The Washington Post's Chris Cillizza, like a lot of members of the "liberal media," is giddy at the thought of Chris Christie's likely big victory in the New Jersey governor's race. Yesterday Cillizza wrote the following in a post titled "Is Chris Christie the Republicans' Bill Clinton?":
Christie is increasingly seen as the one candidate who might be able to bridge the divide between the establishment and the tea party that is in the process of ripping the [Republican] party apart. In that way, Republicans are hoping that he can do for their side what Bill Clinton did in the early 1990s for a Democratic party that was similarly divided -- heal what looks to be an un-healable wound through force of personality and a demonstrated record of success as a governor.If you're old enough to have been there at the time, do you remember the Democratic Party being "similarly divided" in the early 1990s? Do you remember it having what appeared to be "an un-healable wound"?
Funny, I don't recall the Democrats having a left-wing Ted Cruz raising money for groups that threatened to take down fellow senators who weren't liberal enough. I don't recall Democrats living in fear of primary challenges from the far left even before this mirror-image Cruz came on the scene, primary challenges that regularly defeated incumbents and put unelectable crazy lefties on the Democratic line on November ballots. I don't recall Democrats shutting down the government in George H.W. Bush's presidency because the Democratic congressional delegation was made up of crazy lefties and people who cowered in fear of a crazy-lefty primary challenge, all spurred on by media voices whose sole purpose in life was to make Democratic voters into even crazier lefties.

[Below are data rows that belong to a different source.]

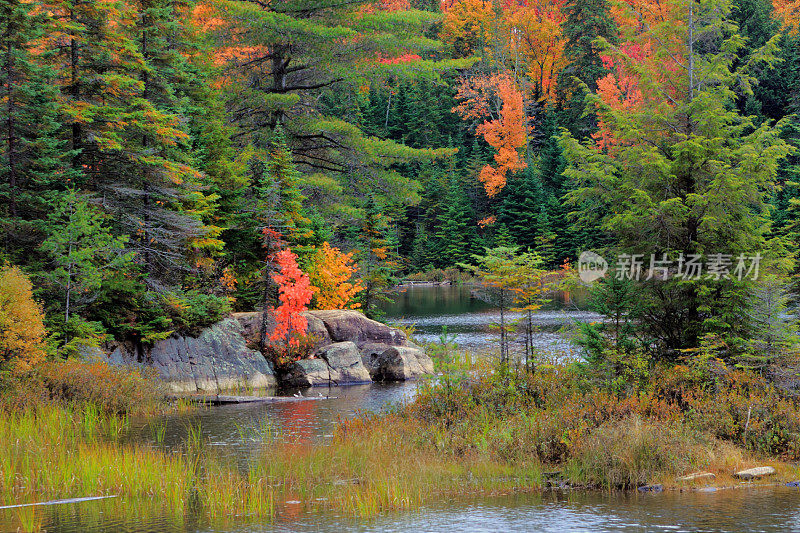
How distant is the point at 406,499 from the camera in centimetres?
928

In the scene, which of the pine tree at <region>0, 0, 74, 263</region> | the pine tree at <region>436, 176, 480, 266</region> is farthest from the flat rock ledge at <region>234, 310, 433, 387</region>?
the pine tree at <region>436, 176, 480, 266</region>

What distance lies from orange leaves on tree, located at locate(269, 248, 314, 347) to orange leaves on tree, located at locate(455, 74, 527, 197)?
4495cm

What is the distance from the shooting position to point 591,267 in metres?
16.4

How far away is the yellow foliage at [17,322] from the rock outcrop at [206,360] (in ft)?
14.7

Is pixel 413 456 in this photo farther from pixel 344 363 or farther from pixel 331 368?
pixel 344 363

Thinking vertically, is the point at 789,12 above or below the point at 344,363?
above

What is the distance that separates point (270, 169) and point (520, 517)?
61.7 feet

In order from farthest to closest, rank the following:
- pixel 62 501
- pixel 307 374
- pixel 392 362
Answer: pixel 392 362 < pixel 307 374 < pixel 62 501

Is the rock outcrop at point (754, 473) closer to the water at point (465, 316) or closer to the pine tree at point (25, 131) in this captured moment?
the water at point (465, 316)

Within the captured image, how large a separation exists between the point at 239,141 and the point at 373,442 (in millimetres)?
21820

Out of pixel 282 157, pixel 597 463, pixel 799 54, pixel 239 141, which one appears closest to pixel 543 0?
pixel 799 54

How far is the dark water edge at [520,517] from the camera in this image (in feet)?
26.6

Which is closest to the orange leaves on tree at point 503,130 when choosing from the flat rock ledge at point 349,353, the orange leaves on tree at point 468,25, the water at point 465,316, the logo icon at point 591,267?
the orange leaves on tree at point 468,25

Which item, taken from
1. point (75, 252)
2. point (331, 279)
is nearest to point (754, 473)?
point (75, 252)
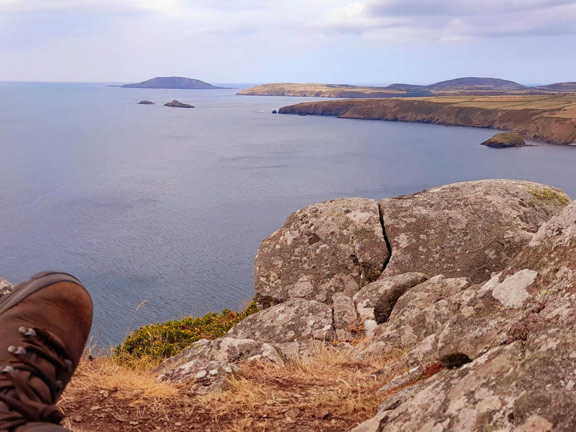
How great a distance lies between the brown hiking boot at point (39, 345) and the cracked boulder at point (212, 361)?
225cm

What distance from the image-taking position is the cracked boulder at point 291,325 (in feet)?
33.4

Yes, you could say that the '92 Democratic primaries came down to Jerry Brown on the left and Paul Tsongas on the right, with Bill Clinton winning in the middle. But Tsongas was a fairly conventional New England Democrat apart from his deficit hawkery -- a "Massachusetts liberal," if you will. Jerry Brown, bizarrely, advocated a flat tax. However, just the fact that a deficit hawk could be as surprisingly strong as Tsongas was is proof that the party was not like the modern, litmus-test-imposing GOP. It would be like an Eisenhower Republican getting to the late stages of the GOP primaries now with a platform of massive economic stimulus.
If anything, the '88 race between Dukakis and Jesse Jackson was the real ideological battle, with Jackson advocating pure progressivism and Dukakis ultimately telling voters that his campaign "isn't about ideology -- it's about competence." But Democrats were unified coming out of the '88 convention; Dukakis lost not because of Democratic rifts, but because he had a couple of positions that were easily exploited by the nastiest presidential campaigners in postwar history up to that time, and he never fought back. He lost because he wasn't ready for a back-alley knife fight.
I'm not even going to get into the question of whether Christie, one of the Koch brothers' favorite governors, is the Great Moderate Hope for the GOP. My guess is that in 2016 he's either going to win the nomination as a wingnut or lose it as the bipartisan huggy bear he's turned himself into in the ads running relentlessly on local TV right now. He's a few inches to the left of the GOP crazies right now, and I think he's going to inch rightward after he wins -- although he may spend too much time listening to Morning Joe pundits and stop before he goes all the way to the right. In which case he'll lose.